==== Provided text ====
Shaped by the continued rapid growth of liquefied natural gas (LNG), the natural gas sector is poised for “tremendous” growth over the next 20 years, and sometime between 2020 and 2030 it will overtake oil as the world’s preferred fuel, the CEO of Shell Gas and Power said last week.

Malcolm Brinded, speaking at the Oil and Money Conference in London, said that as global demand for energy increases, gas is “increasingly playing a more significant and strategic role” to meet that demand. Regional markets that include North America, Europe and Asia Pacific are becoming increasingly interconnected, and the desire of governments to find secure and diverse energy supplies will be crucial, he said.

Exxon Mobil Corp. Chairman Lee R. Raymond, also speaking at the conference, believes there will be a “substantial increase” in natural gas use over the next 20 years. Exxon is forecasting gas to supply about 25% of world energy demand by 2020, with LNG use growing four times over by then.
==== Records provided ====
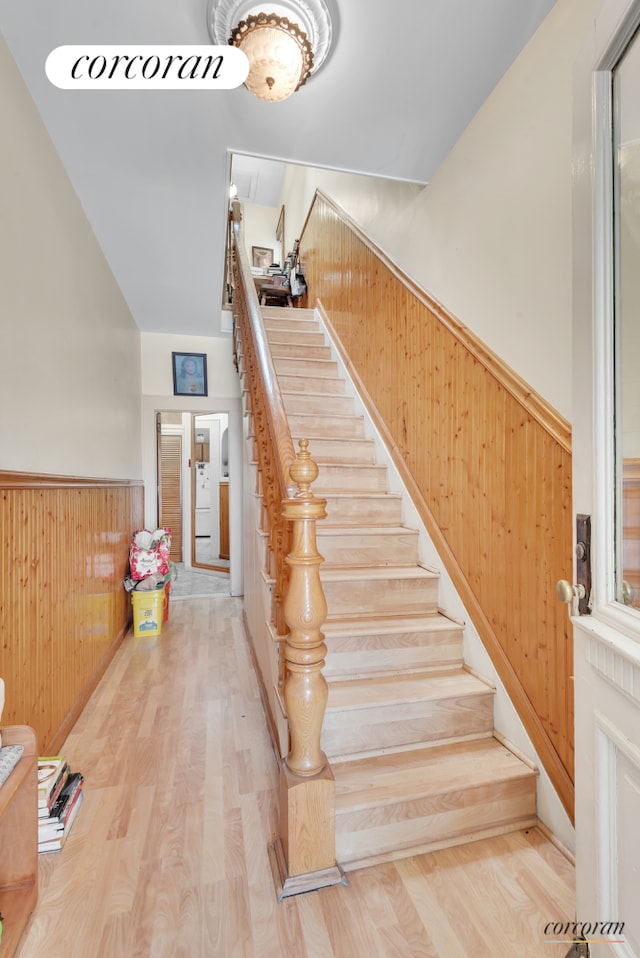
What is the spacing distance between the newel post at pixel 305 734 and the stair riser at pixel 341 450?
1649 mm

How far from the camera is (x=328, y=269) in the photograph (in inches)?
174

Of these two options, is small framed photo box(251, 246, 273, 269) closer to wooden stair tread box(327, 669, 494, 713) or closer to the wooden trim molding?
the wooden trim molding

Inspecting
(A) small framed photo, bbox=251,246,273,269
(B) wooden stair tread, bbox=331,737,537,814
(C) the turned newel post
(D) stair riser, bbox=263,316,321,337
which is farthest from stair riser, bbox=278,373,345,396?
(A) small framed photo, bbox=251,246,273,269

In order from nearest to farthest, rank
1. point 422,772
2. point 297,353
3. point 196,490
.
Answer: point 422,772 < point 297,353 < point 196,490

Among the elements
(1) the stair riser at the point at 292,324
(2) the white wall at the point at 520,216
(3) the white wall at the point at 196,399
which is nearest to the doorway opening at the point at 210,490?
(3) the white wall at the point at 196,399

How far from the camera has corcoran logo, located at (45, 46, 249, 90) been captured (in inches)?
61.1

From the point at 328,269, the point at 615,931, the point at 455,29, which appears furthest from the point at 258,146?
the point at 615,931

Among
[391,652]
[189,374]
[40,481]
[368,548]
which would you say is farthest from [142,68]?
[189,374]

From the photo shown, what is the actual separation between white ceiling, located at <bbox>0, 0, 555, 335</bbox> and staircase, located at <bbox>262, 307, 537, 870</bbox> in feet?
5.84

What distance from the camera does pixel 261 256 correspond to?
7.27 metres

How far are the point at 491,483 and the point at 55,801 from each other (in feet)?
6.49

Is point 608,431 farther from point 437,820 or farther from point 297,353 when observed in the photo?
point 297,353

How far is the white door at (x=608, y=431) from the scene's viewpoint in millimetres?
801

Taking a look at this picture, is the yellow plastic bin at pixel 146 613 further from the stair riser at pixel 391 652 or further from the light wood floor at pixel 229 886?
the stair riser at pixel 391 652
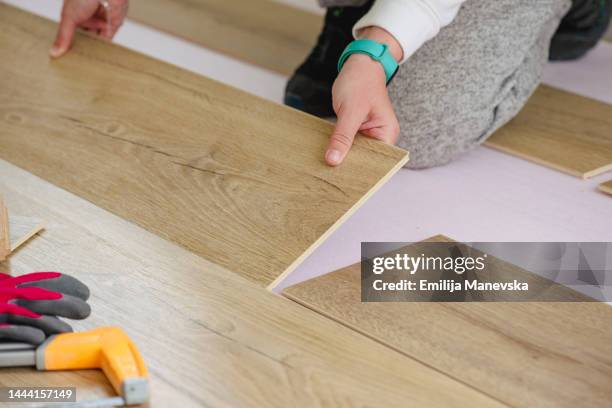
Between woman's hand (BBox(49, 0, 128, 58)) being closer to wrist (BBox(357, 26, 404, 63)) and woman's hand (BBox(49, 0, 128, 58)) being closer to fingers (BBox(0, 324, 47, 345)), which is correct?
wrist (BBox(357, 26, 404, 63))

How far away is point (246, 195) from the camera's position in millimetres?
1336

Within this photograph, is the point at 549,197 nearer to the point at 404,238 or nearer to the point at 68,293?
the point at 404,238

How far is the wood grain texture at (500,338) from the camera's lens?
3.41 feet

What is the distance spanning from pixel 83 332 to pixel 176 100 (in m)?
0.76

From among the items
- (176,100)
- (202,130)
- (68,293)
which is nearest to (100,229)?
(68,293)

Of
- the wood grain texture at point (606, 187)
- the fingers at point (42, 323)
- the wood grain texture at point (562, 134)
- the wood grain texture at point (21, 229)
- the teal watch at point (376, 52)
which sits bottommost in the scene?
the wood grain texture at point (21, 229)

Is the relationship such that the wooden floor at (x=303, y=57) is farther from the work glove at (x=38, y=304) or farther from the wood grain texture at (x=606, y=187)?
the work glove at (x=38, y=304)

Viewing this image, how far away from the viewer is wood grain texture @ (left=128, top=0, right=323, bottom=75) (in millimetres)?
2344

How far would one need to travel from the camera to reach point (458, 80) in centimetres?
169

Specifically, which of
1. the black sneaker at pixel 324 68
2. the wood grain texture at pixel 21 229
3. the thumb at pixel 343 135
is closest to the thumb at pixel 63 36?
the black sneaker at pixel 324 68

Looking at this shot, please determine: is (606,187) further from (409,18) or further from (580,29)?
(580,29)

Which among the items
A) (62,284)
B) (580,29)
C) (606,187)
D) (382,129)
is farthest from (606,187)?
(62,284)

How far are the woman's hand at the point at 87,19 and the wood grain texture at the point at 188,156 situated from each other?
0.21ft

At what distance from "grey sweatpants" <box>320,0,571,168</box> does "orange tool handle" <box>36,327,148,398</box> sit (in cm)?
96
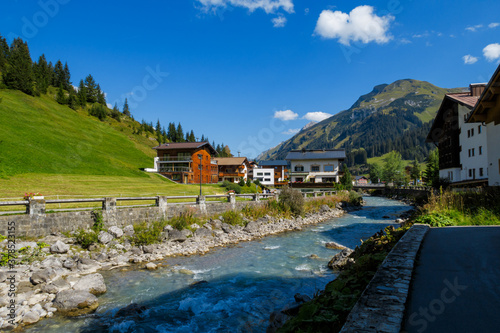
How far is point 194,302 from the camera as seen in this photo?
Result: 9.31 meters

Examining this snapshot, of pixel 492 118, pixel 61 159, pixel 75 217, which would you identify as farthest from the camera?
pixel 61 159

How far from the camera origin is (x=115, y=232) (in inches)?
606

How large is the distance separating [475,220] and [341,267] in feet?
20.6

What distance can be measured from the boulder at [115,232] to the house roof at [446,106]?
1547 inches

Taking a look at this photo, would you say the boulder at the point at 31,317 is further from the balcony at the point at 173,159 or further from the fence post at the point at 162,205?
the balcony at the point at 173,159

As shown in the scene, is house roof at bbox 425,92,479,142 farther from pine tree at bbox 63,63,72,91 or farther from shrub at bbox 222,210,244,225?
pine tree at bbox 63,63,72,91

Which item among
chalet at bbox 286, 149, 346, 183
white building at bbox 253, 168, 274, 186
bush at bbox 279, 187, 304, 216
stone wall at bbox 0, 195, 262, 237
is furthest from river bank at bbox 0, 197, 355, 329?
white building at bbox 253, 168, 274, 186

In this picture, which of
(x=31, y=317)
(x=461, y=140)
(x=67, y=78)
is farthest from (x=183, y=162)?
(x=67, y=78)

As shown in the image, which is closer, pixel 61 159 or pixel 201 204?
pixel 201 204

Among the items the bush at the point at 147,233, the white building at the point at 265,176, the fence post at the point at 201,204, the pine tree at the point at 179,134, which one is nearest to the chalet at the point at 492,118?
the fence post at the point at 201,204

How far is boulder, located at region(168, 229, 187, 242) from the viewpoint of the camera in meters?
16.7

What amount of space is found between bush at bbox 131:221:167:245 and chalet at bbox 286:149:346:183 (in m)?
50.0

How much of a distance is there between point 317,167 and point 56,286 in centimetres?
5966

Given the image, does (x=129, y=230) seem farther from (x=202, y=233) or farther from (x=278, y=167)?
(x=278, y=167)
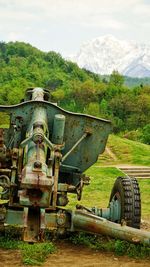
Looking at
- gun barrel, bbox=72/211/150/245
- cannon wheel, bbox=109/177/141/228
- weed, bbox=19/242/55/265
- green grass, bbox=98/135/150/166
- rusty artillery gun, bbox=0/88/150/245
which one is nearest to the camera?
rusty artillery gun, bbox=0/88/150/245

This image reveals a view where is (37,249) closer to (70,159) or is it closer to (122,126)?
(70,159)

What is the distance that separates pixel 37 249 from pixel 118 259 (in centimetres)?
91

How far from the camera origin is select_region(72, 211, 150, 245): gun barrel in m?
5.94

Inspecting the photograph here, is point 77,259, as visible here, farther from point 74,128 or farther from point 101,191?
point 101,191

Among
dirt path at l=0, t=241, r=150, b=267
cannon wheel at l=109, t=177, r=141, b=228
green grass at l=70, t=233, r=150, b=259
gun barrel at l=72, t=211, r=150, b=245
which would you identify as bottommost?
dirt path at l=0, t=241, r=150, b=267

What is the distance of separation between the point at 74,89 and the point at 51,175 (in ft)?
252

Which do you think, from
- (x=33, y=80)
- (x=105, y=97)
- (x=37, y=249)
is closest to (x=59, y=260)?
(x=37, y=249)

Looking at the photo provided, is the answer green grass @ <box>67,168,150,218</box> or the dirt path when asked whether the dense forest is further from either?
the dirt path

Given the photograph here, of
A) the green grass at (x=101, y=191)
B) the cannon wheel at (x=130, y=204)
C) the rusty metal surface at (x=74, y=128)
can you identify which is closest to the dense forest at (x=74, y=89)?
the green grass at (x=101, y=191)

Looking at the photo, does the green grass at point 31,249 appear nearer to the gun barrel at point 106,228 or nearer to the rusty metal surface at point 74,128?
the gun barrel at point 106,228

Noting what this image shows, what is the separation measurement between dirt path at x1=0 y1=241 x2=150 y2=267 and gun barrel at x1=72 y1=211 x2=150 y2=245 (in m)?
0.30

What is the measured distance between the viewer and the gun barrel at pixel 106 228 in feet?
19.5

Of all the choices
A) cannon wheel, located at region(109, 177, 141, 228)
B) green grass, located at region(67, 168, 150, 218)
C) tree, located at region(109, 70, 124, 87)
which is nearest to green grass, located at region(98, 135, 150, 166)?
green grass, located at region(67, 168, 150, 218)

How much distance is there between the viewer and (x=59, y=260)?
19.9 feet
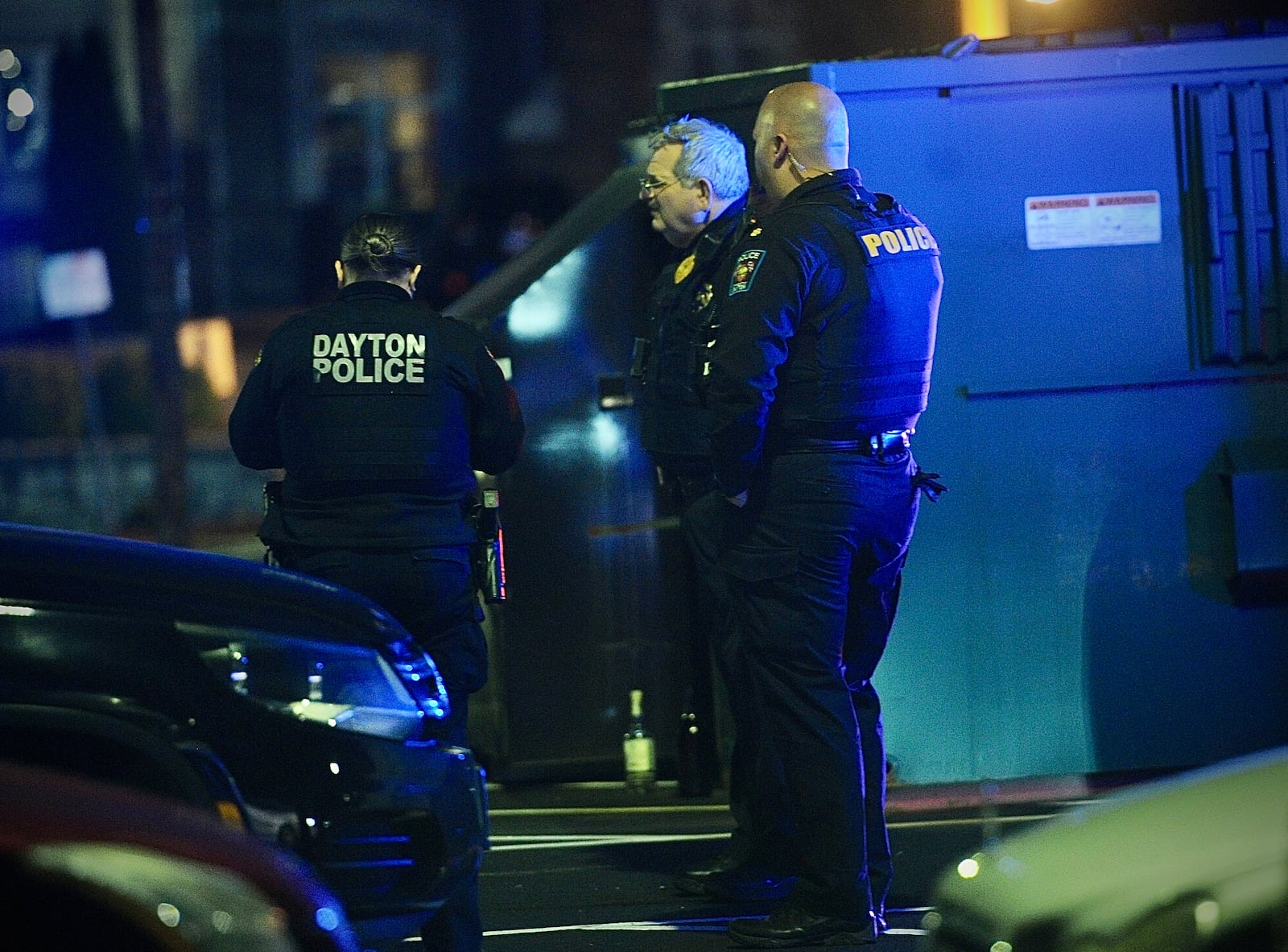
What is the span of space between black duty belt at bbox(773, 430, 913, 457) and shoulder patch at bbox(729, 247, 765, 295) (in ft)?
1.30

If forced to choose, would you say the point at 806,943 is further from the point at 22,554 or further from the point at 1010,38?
====
→ **Your tasks**:
A. In the natural gas article, reproduce verbatim the passage that begins at the words "Exxon Mobil Corp." and stops after the words "over by then.".
B. For each statement, say yes or no according to the natural gas article and quote the deciding words exactly. (i) Malcolm Brinded spoke at the Oil and Money Conference in London. (ii) Exxon forecasts gas to supply about half of world energy demand by 2020. (iii) Exxon expects LNG use to grow four times over by 2020.

→ **Final results**:
A.
Exxon Mobil Corp. Chairman Lee R. Raymond, also speaking at the conference, believes there will be a “substantial increase” in natural gas use over the next 20 years. Exxon is forecasting gas to supply about 25% of world energy demand by 2020, with LNG use growing four times over by then.

B.
(i) Yes: "Malcolm Brinded, speaking at the Oil and Money Conference in London"
(ii) No: "Exxon is forecasting gas to supply about 25% of world energy demand by 2020"
(iii) Yes: "with LNG use growing four times over by then"